DSIJ Mindshare

Keep Your Faith In Equities

- By HEMANT RUSTAGI
CEO Wiseinvest Advisors

The wild swings in the stock market over the last few months have been making even the most seasoned equity investors jittery, leave alone the investors who are new to equity investing. As the market place consists of investors with different temperaments, even the reactions vary significantly. For example, in a falling market, while some investors may feel compelled to sell, some others may see it as an opportunity to invest. Irrespective of the manner in which investors handle market downturns, there are certain concerns that weigh on their minds. Let us analyse some of these and the manner in which these need to be tackled.

Why have my profits turned into losses?
Every time the stock market turns volatile, investors are faced with a situation wherein a healthy-looking portfolio starts showing dramatically shrunk profits or even losses. However, any panic reaction to the short-term performance of an asset class that has a proven track record of outperforming other asset classes in the long run can be suicidal. That’s why it makes sense not only to remain invested, but also continue the investment process without interruption.

With the markets turning volatile every now and then, how will I make money in the long term?
 Since stock markets have a tendency to be volatile, investors experience ups and downs of varying degree from time to time. But it is also a fact that in the long term the stock markets generally go up. Thankfully, there are strategies to turn volatility to one’s advantage. One such strategy is to follow a disciplined approach. By doing so, one can earn positive real rate of return, i.e. return minus inflation, and make the portfolio grow at a healthy rate.

Why have some of the funds in my portfolio fallen more than the others?
A mutual fund portfolio may have a mix of diversified, mid-cap, small-cap, and specialty as well as sector funds. Different types of funds react differently in a rising as well as falling market. For example, generally a mid-cap fund falls more than a large-cap fund in a falling market. Investors who follow a haphazard approach to investing may end up owning funds that may fall more than the average. Therefore, for a successful long-term investor, it is imperative to design a well-balanced portfolio.
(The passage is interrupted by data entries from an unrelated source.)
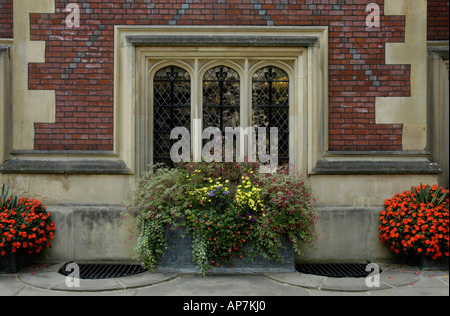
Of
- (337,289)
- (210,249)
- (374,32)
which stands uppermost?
(374,32)

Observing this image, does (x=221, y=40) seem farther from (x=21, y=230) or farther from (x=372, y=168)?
(x=21, y=230)

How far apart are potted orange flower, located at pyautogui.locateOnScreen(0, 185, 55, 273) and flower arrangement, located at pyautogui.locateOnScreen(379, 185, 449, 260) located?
203 inches

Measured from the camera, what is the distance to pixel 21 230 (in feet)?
18.6

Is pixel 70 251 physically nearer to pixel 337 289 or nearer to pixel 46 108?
pixel 46 108

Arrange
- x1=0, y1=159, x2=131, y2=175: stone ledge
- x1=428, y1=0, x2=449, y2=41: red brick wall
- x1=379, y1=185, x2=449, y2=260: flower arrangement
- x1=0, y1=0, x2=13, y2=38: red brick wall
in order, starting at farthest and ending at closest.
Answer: x1=428, y1=0, x2=449, y2=41: red brick wall < x1=0, y1=0, x2=13, y2=38: red brick wall < x1=0, y1=159, x2=131, y2=175: stone ledge < x1=379, y1=185, x2=449, y2=260: flower arrangement

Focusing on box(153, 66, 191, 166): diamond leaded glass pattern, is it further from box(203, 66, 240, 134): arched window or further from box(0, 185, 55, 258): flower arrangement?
box(0, 185, 55, 258): flower arrangement

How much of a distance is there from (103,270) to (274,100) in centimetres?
387

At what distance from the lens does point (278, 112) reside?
22.4ft

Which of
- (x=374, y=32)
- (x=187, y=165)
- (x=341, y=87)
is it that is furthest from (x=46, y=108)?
(x=374, y=32)

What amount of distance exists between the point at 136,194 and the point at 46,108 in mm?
2135

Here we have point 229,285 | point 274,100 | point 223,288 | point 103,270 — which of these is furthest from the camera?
point 274,100

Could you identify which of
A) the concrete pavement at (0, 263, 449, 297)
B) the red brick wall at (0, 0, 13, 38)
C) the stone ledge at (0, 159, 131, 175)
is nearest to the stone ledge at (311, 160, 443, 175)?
the concrete pavement at (0, 263, 449, 297)

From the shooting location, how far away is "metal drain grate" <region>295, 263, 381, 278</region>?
5.79 m

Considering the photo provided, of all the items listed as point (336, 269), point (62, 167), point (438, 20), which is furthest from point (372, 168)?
point (62, 167)
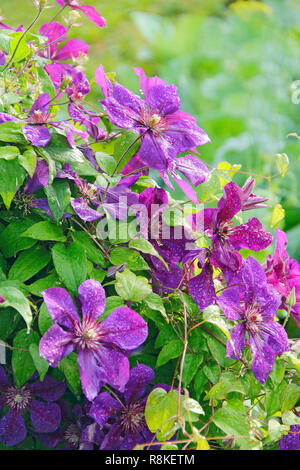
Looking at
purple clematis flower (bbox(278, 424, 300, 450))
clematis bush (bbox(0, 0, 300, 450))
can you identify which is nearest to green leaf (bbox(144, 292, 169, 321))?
clematis bush (bbox(0, 0, 300, 450))

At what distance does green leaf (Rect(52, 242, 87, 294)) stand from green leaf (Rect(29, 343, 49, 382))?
7 cm

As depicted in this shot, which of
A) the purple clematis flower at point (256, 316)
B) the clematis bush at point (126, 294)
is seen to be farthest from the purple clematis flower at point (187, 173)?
the purple clematis flower at point (256, 316)

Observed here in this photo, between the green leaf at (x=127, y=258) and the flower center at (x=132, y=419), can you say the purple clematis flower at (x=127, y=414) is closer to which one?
the flower center at (x=132, y=419)

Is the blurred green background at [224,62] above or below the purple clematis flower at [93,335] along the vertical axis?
above

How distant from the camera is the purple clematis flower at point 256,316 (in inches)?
21.9

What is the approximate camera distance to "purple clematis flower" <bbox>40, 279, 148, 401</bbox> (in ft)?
1.58

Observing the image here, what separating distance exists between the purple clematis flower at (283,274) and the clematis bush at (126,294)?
0.04 meters

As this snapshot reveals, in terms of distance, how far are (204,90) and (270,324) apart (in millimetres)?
2305

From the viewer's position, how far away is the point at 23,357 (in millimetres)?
523

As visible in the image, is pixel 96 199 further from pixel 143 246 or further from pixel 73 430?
pixel 73 430

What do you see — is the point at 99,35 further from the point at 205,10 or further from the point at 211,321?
the point at 211,321

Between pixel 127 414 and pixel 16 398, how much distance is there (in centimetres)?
12

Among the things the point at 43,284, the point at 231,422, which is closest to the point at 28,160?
the point at 43,284
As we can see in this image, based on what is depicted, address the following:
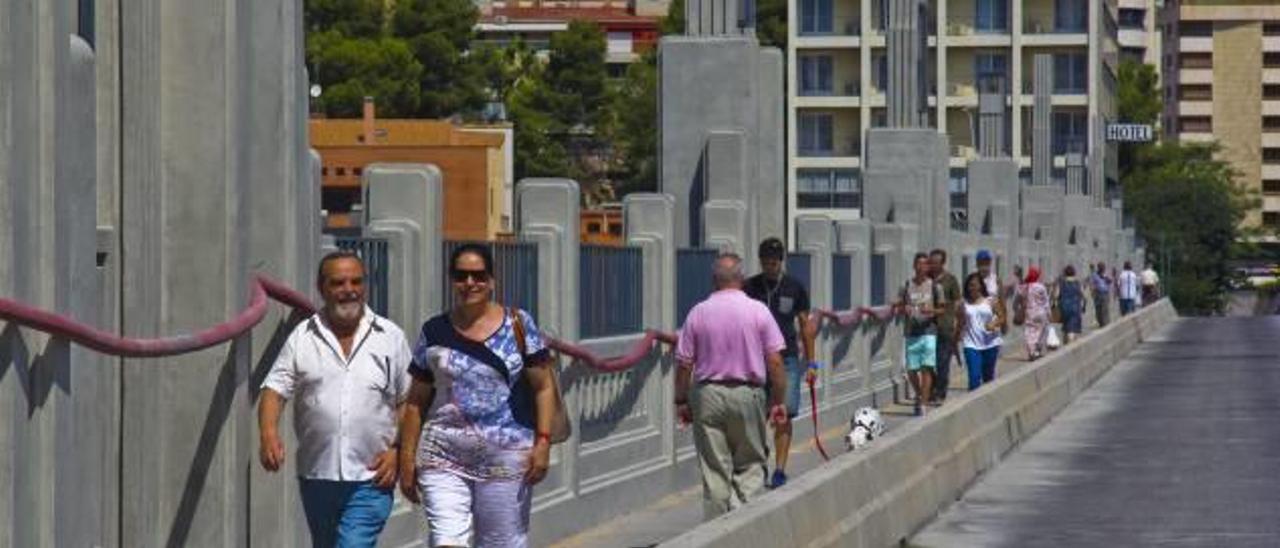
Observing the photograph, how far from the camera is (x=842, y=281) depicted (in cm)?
3503

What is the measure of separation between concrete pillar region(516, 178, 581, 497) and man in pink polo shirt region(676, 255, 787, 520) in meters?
0.93

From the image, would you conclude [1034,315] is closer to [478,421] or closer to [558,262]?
[558,262]

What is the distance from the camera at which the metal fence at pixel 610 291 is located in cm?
2075

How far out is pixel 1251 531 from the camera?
20750 millimetres

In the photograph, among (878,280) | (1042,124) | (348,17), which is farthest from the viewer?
(348,17)

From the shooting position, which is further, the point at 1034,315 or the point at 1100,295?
the point at 1100,295

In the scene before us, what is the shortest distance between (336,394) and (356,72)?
275ft

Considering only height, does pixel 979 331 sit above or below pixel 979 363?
above

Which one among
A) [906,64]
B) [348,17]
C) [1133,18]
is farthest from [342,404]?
[1133,18]

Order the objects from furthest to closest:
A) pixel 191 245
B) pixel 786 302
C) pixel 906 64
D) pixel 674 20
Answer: pixel 674 20 < pixel 906 64 < pixel 786 302 < pixel 191 245

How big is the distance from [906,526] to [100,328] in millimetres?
8908

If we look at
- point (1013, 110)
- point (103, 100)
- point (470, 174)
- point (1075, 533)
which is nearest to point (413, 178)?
point (103, 100)

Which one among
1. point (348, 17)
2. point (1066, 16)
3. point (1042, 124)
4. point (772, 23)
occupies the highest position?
point (1066, 16)

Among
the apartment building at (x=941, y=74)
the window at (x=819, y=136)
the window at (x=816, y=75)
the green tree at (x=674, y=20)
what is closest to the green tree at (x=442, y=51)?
the green tree at (x=674, y=20)
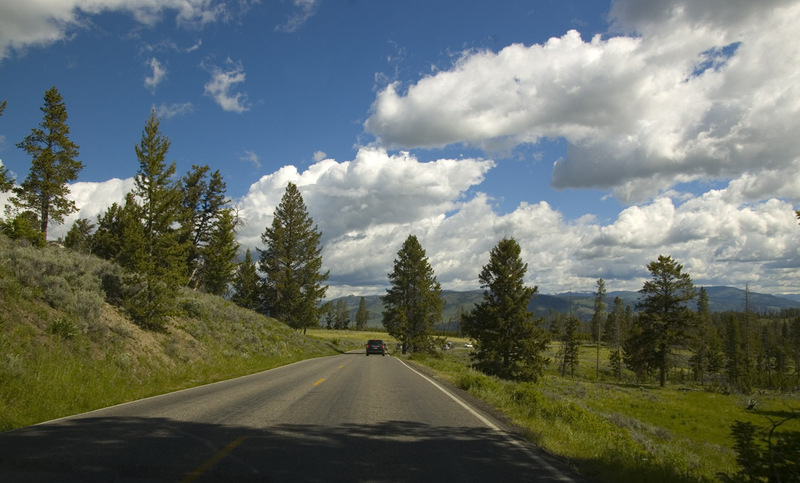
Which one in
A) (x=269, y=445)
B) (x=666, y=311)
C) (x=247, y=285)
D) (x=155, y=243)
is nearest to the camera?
(x=269, y=445)

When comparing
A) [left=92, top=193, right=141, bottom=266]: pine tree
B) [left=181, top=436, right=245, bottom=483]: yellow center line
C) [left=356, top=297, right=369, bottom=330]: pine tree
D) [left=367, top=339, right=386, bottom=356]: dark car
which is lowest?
[left=356, top=297, right=369, bottom=330]: pine tree

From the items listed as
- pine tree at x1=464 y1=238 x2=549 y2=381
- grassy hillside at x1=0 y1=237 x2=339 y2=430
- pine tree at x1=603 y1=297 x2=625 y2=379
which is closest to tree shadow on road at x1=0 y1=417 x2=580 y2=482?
grassy hillside at x1=0 y1=237 x2=339 y2=430

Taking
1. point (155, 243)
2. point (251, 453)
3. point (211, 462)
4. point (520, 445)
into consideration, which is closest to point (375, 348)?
point (155, 243)

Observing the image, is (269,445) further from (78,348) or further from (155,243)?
(155,243)

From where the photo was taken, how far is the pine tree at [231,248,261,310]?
5092cm

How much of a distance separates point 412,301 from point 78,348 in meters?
38.0

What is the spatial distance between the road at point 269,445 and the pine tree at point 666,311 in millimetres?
47275

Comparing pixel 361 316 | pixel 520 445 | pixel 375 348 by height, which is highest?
pixel 520 445

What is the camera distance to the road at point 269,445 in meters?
5.12

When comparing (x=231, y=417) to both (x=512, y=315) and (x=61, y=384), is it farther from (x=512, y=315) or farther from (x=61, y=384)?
→ (x=512, y=315)

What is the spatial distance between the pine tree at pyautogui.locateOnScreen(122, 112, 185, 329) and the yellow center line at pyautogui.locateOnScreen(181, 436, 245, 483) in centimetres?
1375

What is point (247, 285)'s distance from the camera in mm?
59188

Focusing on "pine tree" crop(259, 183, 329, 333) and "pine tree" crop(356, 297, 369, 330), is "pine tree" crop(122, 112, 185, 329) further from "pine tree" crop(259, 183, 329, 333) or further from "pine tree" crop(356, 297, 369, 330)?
"pine tree" crop(356, 297, 369, 330)

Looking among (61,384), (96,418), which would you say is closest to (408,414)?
(96,418)
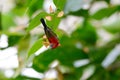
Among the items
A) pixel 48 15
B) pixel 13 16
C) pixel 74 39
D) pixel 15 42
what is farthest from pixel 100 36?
pixel 48 15

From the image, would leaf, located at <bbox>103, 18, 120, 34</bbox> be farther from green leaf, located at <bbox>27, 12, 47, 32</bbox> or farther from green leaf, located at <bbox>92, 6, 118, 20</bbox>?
green leaf, located at <bbox>27, 12, 47, 32</bbox>

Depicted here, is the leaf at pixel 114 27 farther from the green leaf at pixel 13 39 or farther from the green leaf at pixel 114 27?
the green leaf at pixel 13 39

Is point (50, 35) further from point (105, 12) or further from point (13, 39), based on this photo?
point (105, 12)

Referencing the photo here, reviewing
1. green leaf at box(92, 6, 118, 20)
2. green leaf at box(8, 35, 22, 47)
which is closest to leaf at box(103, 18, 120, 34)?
green leaf at box(92, 6, 118, 20)

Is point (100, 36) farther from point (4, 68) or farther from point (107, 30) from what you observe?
point (4, 68)

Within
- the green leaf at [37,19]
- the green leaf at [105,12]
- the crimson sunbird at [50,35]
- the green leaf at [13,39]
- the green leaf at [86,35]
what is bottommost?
the crimson sunbird at [50,35]

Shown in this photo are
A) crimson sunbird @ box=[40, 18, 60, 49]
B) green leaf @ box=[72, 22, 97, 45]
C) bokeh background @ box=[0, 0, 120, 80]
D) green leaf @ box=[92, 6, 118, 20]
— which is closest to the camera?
crimson sunbird @ box=[40, 18, 60, 49]

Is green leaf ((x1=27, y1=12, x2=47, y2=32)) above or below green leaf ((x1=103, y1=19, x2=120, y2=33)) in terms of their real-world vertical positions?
below

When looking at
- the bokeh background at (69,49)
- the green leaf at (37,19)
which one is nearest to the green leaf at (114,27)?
the bokeh background at (69,49)
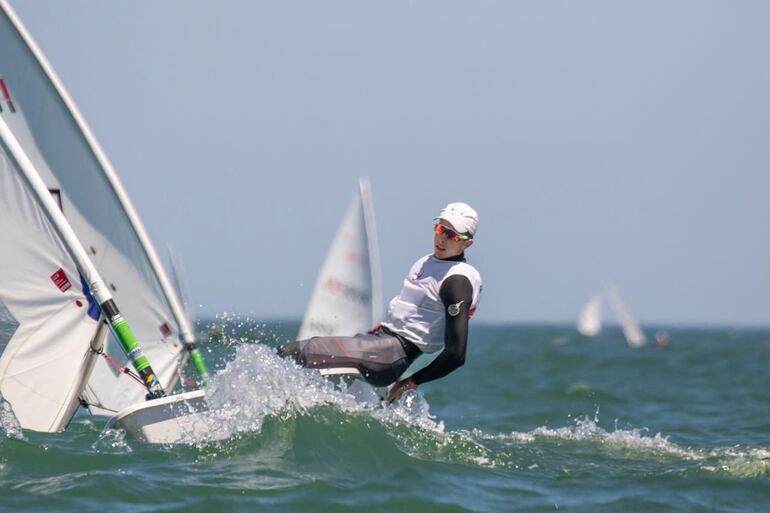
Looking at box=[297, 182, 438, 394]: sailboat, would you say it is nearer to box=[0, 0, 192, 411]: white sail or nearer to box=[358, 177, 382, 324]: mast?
box=[358, 177, 382, 324]: mast

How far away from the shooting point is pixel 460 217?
23.9ft

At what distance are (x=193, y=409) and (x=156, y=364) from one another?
107 inches

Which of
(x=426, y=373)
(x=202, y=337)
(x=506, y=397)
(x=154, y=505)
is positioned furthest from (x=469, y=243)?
(x=506, y=397)

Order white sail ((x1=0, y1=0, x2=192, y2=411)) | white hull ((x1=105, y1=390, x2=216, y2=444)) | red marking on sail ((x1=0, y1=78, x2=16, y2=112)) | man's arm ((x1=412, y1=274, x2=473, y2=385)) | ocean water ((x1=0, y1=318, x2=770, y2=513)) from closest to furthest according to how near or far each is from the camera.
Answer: ocean water ((x1=0, y1=318, x2=770, y2=513)), man's arm ((x1=412, y1=274, x2=473, y2=385)), white hull ((x1=105, y1=390, x2=216, y2=444)), red marking on sail ((x1=0, y1=78, x2=16, y2=112)), white sail ((x1=0, y1=0, x2=192, y2=411))

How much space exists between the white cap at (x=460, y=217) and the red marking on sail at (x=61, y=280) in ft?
8.33

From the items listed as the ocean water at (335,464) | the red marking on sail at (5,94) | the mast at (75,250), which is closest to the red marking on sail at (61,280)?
the mast at (75,250)

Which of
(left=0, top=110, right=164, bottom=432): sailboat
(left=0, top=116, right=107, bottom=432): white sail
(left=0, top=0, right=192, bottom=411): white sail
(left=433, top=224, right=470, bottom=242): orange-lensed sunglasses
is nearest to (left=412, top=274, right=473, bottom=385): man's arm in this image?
(left=433, top=224, right=470, bottom=242): orange-lensed sunglasses

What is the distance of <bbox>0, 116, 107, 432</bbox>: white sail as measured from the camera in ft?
25.8

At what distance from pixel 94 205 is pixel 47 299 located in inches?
68.5

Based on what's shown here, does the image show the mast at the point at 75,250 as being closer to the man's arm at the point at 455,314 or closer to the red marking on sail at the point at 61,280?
the red marking on sail at the point at 61,280

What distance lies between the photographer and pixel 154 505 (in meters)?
5.94

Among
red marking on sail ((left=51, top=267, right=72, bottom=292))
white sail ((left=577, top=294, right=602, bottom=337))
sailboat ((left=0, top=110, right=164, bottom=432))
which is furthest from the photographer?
white sail ((left=577, top=294, right=602, bottom=337))

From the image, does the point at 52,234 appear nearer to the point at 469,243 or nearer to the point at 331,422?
the point at 331,422

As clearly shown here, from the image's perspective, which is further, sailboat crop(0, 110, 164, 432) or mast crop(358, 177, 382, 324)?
mast crop(358, 177, 382, 324)
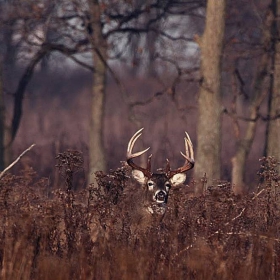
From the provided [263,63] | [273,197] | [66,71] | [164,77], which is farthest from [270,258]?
[66,71]

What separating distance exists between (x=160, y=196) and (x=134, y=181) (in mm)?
2336

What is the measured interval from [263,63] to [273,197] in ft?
30.8

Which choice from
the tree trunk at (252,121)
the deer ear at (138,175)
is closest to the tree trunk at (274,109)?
the tree trunk at (252,121)

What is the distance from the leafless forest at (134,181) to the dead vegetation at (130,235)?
1 centimetres

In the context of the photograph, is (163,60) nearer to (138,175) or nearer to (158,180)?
(138,175)

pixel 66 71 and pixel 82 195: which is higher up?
pixel 66 71

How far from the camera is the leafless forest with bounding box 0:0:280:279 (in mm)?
8531

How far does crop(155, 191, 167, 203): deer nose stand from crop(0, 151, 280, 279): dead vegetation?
2.37 meters

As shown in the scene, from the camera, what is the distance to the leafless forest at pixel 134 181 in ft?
28.0

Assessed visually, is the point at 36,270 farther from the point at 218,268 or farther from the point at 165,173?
the point at 165,173

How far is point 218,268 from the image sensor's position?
8344 mm

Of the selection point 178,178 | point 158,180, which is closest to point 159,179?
point 158,180

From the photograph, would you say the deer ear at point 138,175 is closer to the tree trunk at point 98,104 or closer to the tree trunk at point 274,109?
the tree trunk at point 274,109

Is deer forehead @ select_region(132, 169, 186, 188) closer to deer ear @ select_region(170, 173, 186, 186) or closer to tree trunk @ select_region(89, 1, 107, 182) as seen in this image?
deer ear @ select_region(170, 173, 186, 186)
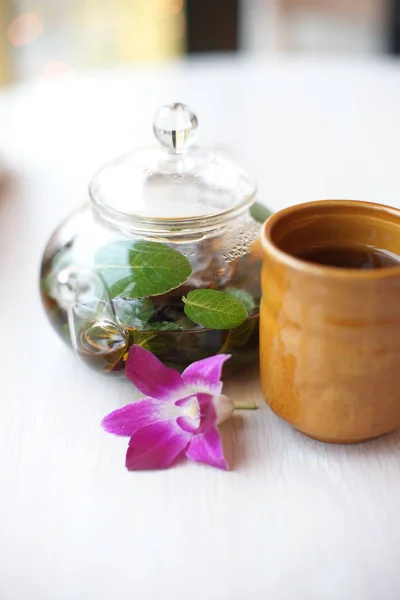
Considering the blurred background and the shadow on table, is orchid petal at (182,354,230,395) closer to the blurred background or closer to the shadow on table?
the shadow on table

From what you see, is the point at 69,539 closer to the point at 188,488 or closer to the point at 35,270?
the point at 188,488

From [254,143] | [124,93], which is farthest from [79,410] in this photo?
[124,93]

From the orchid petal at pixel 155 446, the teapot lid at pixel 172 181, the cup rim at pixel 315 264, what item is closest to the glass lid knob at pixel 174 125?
the teapot lid at pixel 172 181

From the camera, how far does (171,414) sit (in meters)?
0.50

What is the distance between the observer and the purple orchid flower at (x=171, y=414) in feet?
1.57

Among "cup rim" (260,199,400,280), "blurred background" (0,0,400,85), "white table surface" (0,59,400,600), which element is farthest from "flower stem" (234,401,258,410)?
"blurred background" (0,0,400,85)

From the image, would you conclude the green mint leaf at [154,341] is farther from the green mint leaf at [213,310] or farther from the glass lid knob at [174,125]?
the glass lid knob at [174,125]

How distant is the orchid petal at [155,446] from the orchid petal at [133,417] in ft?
0.03

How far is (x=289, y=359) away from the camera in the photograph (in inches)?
18.4

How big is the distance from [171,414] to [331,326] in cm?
14

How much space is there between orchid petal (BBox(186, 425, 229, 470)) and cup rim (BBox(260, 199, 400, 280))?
0.13 metres

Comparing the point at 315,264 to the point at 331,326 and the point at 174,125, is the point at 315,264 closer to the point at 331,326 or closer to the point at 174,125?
the point at 331,326

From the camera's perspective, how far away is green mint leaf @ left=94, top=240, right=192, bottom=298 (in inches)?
19.8

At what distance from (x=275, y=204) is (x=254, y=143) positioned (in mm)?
216
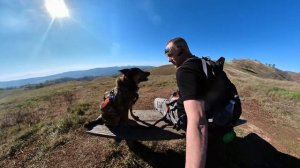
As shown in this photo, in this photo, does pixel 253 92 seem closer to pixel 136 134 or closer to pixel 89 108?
pixel 89 108

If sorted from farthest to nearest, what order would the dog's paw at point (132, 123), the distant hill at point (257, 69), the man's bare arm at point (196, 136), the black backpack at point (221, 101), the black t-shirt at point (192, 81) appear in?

It is equally important to understand the likely impact on the performance in case the market turns bearish or volatile.

When I book profits, the market continues to go up and when I don’t, it falls. Why does this happen?
This is a situation that investors face many times. Actually this happens when one tries to time the market. It is a well-known fact that even the most experienced fund managers find it difficult to time the market successfully on a consistent basis. No wonder, when a common investor tries to do this, he invariably finds the market moving in the opposite direction.
While it is a fact that even a long-term investor needs to book profits, the key to success is to have a proper strategy in place. One such strategy is to rebalance the portfolio periodically. Rebalancing is a method by which the allocation to debt and equity are brought back to the original level. This is necessary as one asset class grows faster than another. Rebalancing becomes necessary because we make investments to achieve the best results at an acceptable level of risk. By doing nothing, we violate this premise and get exposed to an unacceptable level of risk.[PAGE BREAK]

Where do we go from here? The question is, how the stock market will perform going forward? Though there are quite a few international as well as domestic factors contributing to the present depressing state of the stock market, it would be wrong to get disappointed and lose faith in the potential of this wonderful asset class called equity. For a long-term investor, equities remain potentially the most rewarding investment option. All one needs to do is to select good quality funds and take a long-term approach. Needless to say, the volatility in the short term should be ignored by remaining focused on the long-term investment goals.